You’ve arrived in Tokyo and are eager to get out and tour around. One thing you must not miss is visiting one of the city’s most vibrant neighborhoods: Shibuya. There are a variety of things to see and do in Shibuya. To help you narrow down your options, here is a list of the top 15 places you should never miss.
1. Shibuya Crossing
Walking on the busy crossing of Shibuya is something you shouldn’t miss. Shibuya Crossing has been seen in so many films that it’s only inevitable that many of us connect Tokyo with it. Shibuya crossing at night looks like something from a sci-fi film with its feel, hues, and flawless motion.
At peak traffic, it’s not rare for 2500 individuals to cross the street each time the signals turn green. Almost a quarter of a million individuals are using this crossing every day. Everybody seemed to know exactly how and when to cross and where to move to prevent collisions.
2. Hachiko Statue
The “Shibuya-Hachiko” is a popular meeting place for the locals. “Hachiko,” the devoted dog that waited for his master to return in front of the Shibuya station for ten years. He had no idea his master had died. Every day, many individuals wait for someone to meet them there. The tourist information media take up this position in their publications. It’s also a popular picture location.

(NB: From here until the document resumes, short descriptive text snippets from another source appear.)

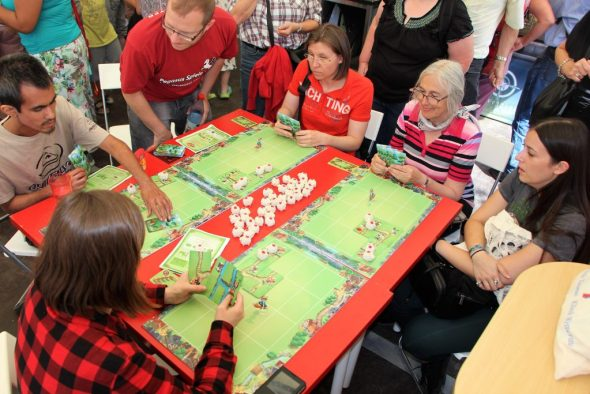 Gruppe spielt Sheep & Thiefs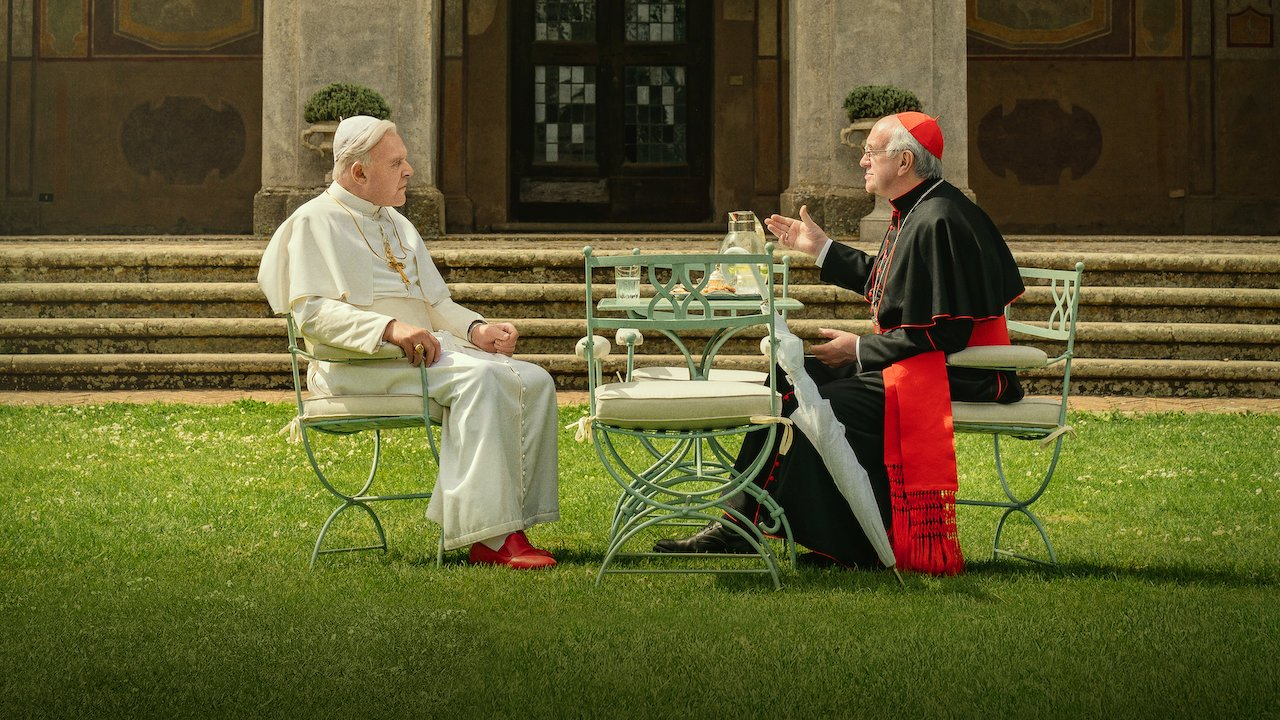 Anthony Hopkins and Jonathan Pryce in The Two Popes (2019)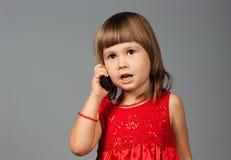 逗人喜爱女孩电话采取 免版税库存照片
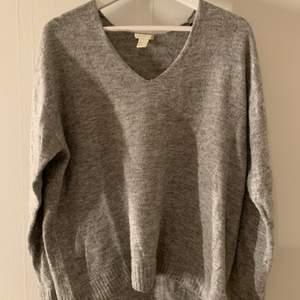 Stickad tröja från H&M i lite oversized modell storlek S/M 🖤 knappt använd, frakt tillkommer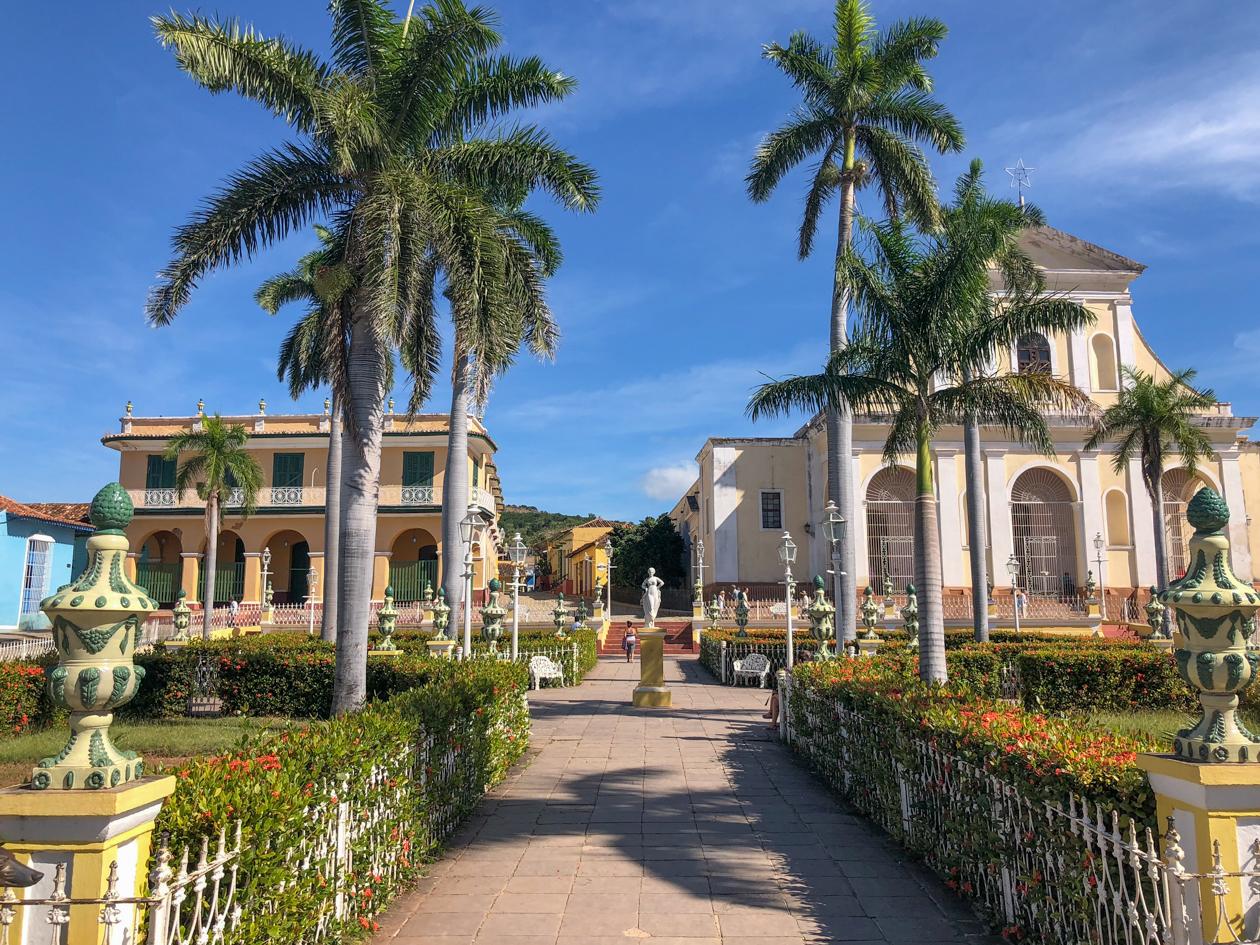 cuba-plaza-major-trinidad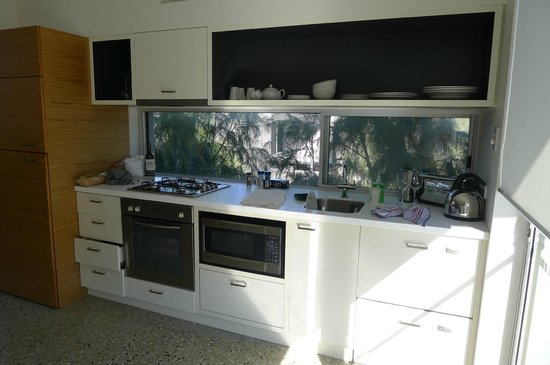 Smiths Beach Resort: Despite high tech look, kitchen is limited.  needs cookings supplies and more utensils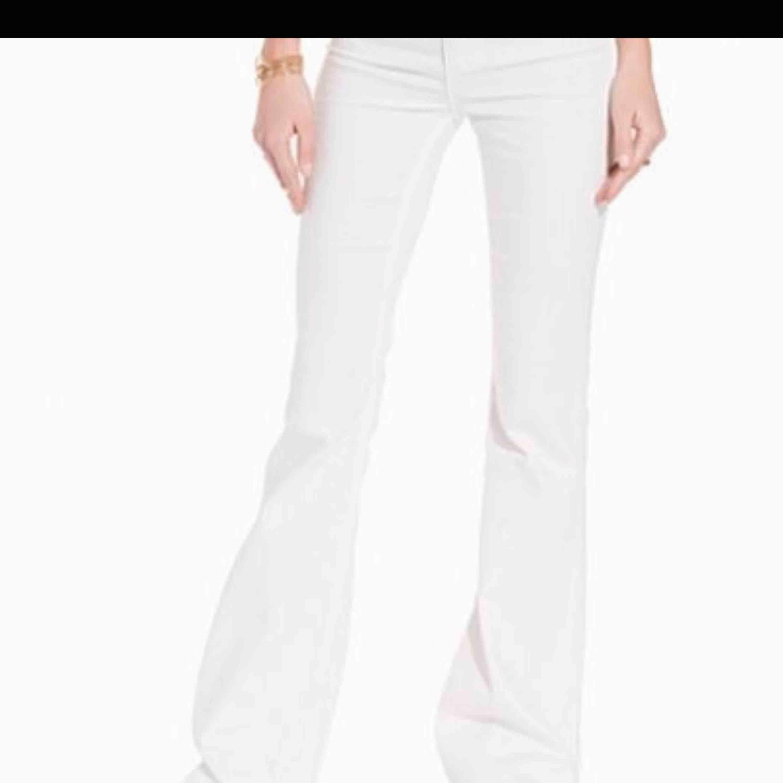 Super snygga oanvända flare jeans från cheap monday. Rätt små i storleken passar mig som vanligtvis har XS-S i byxor. 28-29. Jeans & Byxor.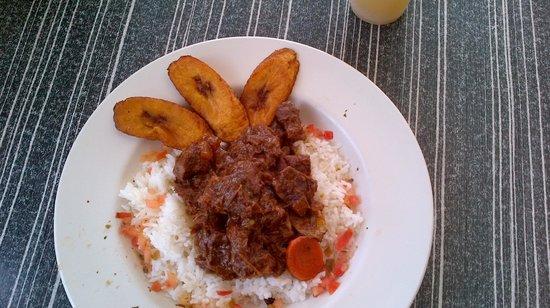 Curacao Marriott Beach Resort & Emerald Casino: Lunch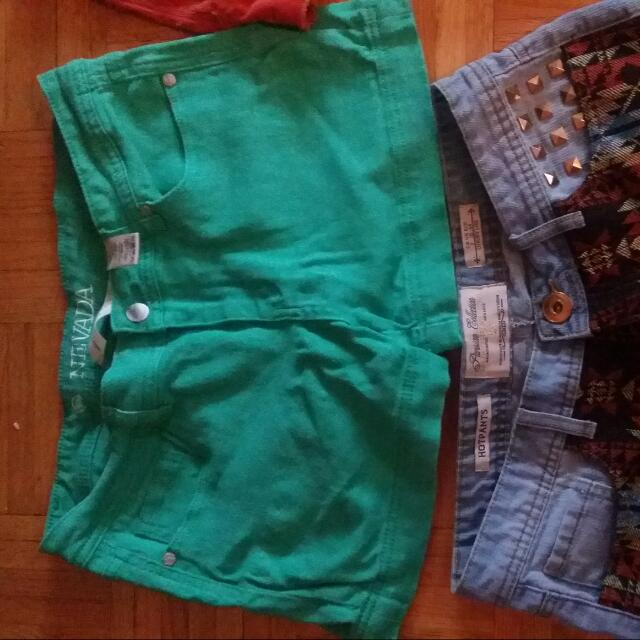 Lot Of 3 Shorts, 1 Pair Of Jeans And 1 Plaid Long Sleeve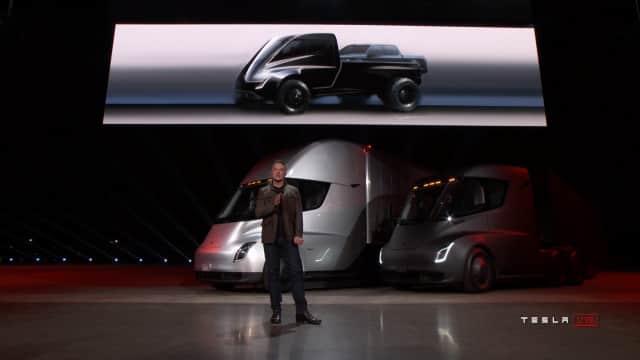 Elon Musk Beberkan Mobil Listrik Terbaru Tesla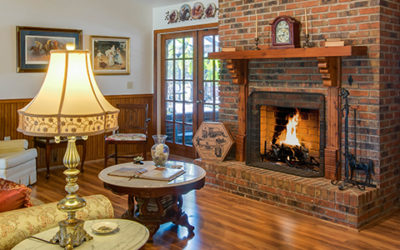 Warm and Cozy | Our Favorite Homes with Fireplaces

It will take you a minute to walk from the Shibuya station’s Hachiko exit. Countless people may be seen standing and waiting for somebody to meet them from early evening till late at night.
3. Meiji Jingu Shrine
Meiji Jingu Shrine and the surrounding Yoyogi Park, located immediately outside the JR Yamanote Line’s famous Harajuku Station, provide a huge wooded space amid the highly built-up metropolis. The expansive shrine grounds include strolling routes ideal for a stroll.
It features a museum with artifacts from the shrine’s collections, featuring valuable prized possessions of the emperor and empress, as well as the carriage for which the emperor journeyed to the official announcement of the Meiji Constitution in 1889.
The Inner Garden takes up a big portion of the southern half of the shrine grounds. However, you’ll need to pay an entry charge to access this part of the shrine. Whenever the irises bloom, which takes place in the middle of June, the garden becomes crowded.
5. Shibuya Night Life / Shibuya Meltdown
Onto a much more irreverent subject, let me introduce the Shibuya Meltdown.
Shibuya has a rocking night life scene filled with partying. People work hard during the day and then come out to the various nightclubs and bars in Shibuya and just end up absolutely wrecked by the end of the night!
If you’ve never heard of Shibuya Meltdown, this Instagram and Twitter account shows you exactly what you might see late at night in Shibuya. Salarymen passed out in the street. Drunks stumbling home. Hundreds of them! It’s quite a sight!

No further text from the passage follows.